Fed day dawns with investors on the edge of their seats waiting for Chairman Jerome Powell and company’s latest words on the economy. The market apparently sees a “V-shaped” recovery shaping up, so what does the Fed see?
With that looming, things might be uneventful in the hours leading up to this afternoon’s Fed press conference. There just aren’t a lot of other potential market-moving catalysts out there right now, and there could be some back-and-forth trading.
Judging by what we’ve seen in pre-market hours, it looks like the Nasdaq (COMP) and the Dow Jones Industrial Average ($DJI) are set to continue yesterday’s pattern where they parted company. The $DJI fell and the COMP rose before the opening bell, just like on Tuesday. That suggests “stay-at-home” tech stocks might have the upper hand for the moment, though the $DJI started recovering as the open drew closer.
Yesterday’s weak close for the $DJI and the S&P 500 Index (SPX) was actually kind of healthy, when you think about it. The market had been cruising higher on autopilot for so many days it probably needed a little wash-out at some point, and profit-taking was likely to blame.
What’s encouraging is that even with the selling, the SPX was able to close yesterday above the psychological 3200 level. That could be positive from a technical perspective heading into today, with 3200 possibly a support point. Resistance might be near 3225 and 3250.
Meanwhile, gold is up for the third day in a row. The $1,700 an ounce level had been one that some analysts were watching, and now the metal trades at $1,731. So for those who use gold as a warning signal, it’s certainly flashing. Volatility has also been swinging higher this week after trending lower for more than a month.

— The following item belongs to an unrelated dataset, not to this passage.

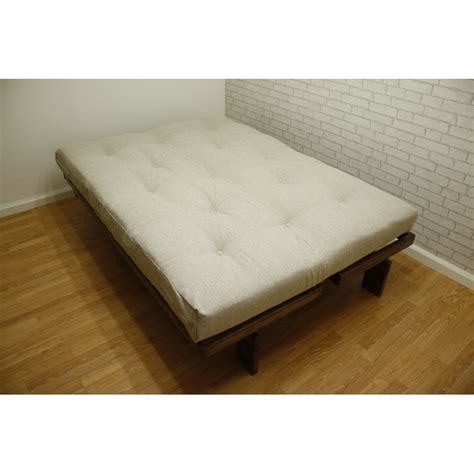 bi fold futon mattress hastings bi fold futon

A sprinkling of data this morning showed consumer prices falling 0.1% in May vs. analysts’ expectations of a flat reading. Nothing much to see here, move on.
Not Much Give on Rates as Fed Gathers
Futures trading suggests the Fed is likely to leave its benchmark rate at the current level of between zero and 0.25%, so there’s little drama there. The decision will be announced at 2 p.m. ET, followed by Fed Chair Jerome Powell’s press conference.

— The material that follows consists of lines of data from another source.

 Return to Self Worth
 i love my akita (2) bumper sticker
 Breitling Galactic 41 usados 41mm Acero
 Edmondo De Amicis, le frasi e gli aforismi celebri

Any drama that does happen could center around the Fed’s statement Powell’s words at what seems likely to be a virtual podium. Will Powell and the Fed make any announcements about new measures to help the stumbling economy? Does it look like things are getting better, the way last week’s jobs report suggested? Many think Powell might try to convey a cautiously optimistic kind of tone.
It will be interesting to hear what Powell and company lay out in terms of growth. This may be the first hint about the “optimism trade” and whether investors seem to be in line with the central bank or out of sync.
One key thing to consider watching for is the Fed’s updated “dot-plot” of rate expectations. This tool, which the Fed releases once per quarter, provides a forecast of Fed officials’ individual expectations for the rate path over the next two to three years.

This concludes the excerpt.